Hinter den Worten von Übergangstrainer Stepanovic steckte wenig Substanz, Konsequenz für Keffel: Ihm blieben nur der eine Pflichtspieleinsatz, viele Freundschaftsbegegnungen (im OFC-Spieler-Jargon wegen der Dienstagtermine ironisch Champions League genannt) und langes Warten. Bis zum Mittwoch, dem 2:0 gegen die TSG Hoffenheim. Die OFC-Fans begrüßten Keffel ebenso laut wie sie ihn verabschiedeten: Die zehn Monate auf der Ersatzbank schadeten seiner Beliebtheit nicht. Keffels Aufstellung gegen Hoffenheim war überraschend - auch für ihn. "Es war fair von Cesar, vor dem Warmmachen zu sagen, dass es nicht geht. So konnte ich mich in Ruhe vorbereiten." Thier konnte nicht, weil er sich einen Nerv im Nacken eingeklammt hatte. Kopf drehen - unmöglich. Schulter belasten - nicht drin. Schlechteste Voraussetzungen für den Torwart, der in den zehn Spielen zuvor nur fünf Gegentore kassierte. Eine Quote, die OFC-Trainer Ramon Berndroth natürlich nicht bewog, über einen Wechsel auf der Torwartposition nachzudenken. Auch jetzt nicht. Eigentlich. Denn morgen in München - wieder bei den Bayern-Amateuren (13.30 Uhr) - wird wohl Keffel spielen. Nicht wegen seiner fehlerfreien Leistung gegen Hoffenheim, sondern damit Thier seine Entzündung im Handgelenk kuriert, die ihn seit Wochen plagt. Und was wäre gegen Hoffenheim gewesen, wenn Keffel sich verletzt hätte? "Das habe ich habe Cesar auch gefragt. Und er hat trotz seiner Schmerzen geantwortet: Dann geh ich rein, egal, was passiert." In dieser Einstellung sieht der Trainer die Stärken seiner Torleute, von denen Keffel nach dem Hoffenheim-Spiel davon ausging, in München wieder auf der Bank zu sitzen und Thier glaubt, in München zu spielen. Gestern, im Vormittagstraining, stand Thier wieder zwischen den Pfosten - Keffel aber auch. Zwar hat Berndroth nie Zweifel an seiner Hierarchie aufkommen lassen - Thier Stammkeeper, Keffel Ersatz - doch tendiert er dazu, Thier erneut eine Pause zu gönnen. "Einen Bruch im Spiel wird es dadurch nicht geben." Heißt weitergedacht nichts anderes als: Danach spielt Thier wieder.

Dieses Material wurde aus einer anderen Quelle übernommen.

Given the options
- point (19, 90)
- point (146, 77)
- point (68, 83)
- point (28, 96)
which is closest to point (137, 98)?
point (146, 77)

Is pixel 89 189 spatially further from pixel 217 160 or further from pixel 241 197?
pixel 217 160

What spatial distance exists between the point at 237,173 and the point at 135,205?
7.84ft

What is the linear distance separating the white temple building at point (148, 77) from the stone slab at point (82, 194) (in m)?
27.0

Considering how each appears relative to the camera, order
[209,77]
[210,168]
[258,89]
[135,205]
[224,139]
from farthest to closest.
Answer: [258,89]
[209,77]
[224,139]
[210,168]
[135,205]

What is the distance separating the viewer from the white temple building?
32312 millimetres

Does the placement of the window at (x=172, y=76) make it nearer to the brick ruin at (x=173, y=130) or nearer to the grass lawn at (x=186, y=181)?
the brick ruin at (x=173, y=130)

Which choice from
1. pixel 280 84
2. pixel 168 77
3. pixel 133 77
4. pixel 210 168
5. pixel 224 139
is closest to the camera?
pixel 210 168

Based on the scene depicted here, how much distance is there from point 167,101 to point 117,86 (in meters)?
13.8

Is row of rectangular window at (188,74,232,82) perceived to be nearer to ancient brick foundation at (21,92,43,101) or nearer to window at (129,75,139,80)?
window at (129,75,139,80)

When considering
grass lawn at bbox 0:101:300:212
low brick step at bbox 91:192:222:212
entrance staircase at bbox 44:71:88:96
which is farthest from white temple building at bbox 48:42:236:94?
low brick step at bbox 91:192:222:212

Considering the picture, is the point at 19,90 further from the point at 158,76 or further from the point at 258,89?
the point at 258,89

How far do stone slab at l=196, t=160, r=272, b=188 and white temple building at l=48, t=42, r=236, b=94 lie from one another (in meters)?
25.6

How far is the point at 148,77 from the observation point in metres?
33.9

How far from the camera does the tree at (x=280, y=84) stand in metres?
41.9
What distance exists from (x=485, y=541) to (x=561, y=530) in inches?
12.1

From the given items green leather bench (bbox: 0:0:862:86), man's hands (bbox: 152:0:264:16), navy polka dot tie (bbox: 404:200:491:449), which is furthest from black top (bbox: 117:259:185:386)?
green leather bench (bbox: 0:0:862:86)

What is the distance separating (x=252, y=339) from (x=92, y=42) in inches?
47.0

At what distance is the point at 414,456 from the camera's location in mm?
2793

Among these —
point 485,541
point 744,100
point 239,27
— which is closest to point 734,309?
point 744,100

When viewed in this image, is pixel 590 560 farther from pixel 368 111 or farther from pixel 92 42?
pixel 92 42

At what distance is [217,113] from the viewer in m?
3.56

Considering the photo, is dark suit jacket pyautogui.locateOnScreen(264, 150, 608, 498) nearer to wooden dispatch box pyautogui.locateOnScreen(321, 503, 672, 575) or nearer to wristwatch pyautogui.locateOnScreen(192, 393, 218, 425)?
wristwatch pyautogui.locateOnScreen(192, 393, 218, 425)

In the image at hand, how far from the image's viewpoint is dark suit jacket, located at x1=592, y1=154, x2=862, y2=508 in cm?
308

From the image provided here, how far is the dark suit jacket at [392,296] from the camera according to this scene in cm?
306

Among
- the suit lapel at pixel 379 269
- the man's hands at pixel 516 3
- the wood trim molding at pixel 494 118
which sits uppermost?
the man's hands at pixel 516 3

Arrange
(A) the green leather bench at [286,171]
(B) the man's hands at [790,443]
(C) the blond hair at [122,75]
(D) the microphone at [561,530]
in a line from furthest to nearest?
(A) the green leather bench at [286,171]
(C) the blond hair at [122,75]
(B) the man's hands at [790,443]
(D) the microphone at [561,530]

Weil Keffel um die Rollenverteilung weiß, genießt er jeden Augenblick: die Rufe der Fans, die Welle mit den Mitspielern, erneuter Besuch der Zuschauer in Block zwei, Dank für die Gratulationen, Abklatschen. Die Mitspieler in der Kabine, Trainer - alle müssen eben ein wenig warten. Denn da genießt einer, der selbst lange warten musste. Knieverletzung im August 1999, dem ersten Heimspiel der Kickers gegen Nürnberg nach dem Zweitligaaufstieg. Monatelange Pause. Verpflichtung von Goran Curko, der gesetzt ist. Abstieg. Curko geht, Thier kommt aus Fulda. Wieder hat Keffel das Nachsehen. Berndroth lobt das professionelle Verhalten der beiden. Keffel und Thier sind Kollegen, aber auch Konkurrenten. Beliebt sind beide bei den Kickers-Fans.
Ramon Berndroth nennt René Keffel "einen der letzten Helden von Osnabrück". Doch das 2:1 und der Aufstieg in die Zweite Liga sind längst Vergangenheit. Damals, im Juni 1999, war Keffel die Nummer eins bei Kickers Offenbach. Heute steht die Eins nur auf seinem Trikot. Was bringt die Zukunft? Solange wie er spielt kein anderer beim OFC - im 14. Jahr jetzt. Ende der Saison läuft der Vertrag des 31-Jährigen aus, er möchte spielen, "solange es die Gesundheit zulässt, am liebsten beim OFC". Und was will der Verein? Die Kickers denken darüber nach, Keffel noch stärker in die Jugendarbeit einzubinden und so eine der Identifikationsfiguren der neuen Geschichte zu halten.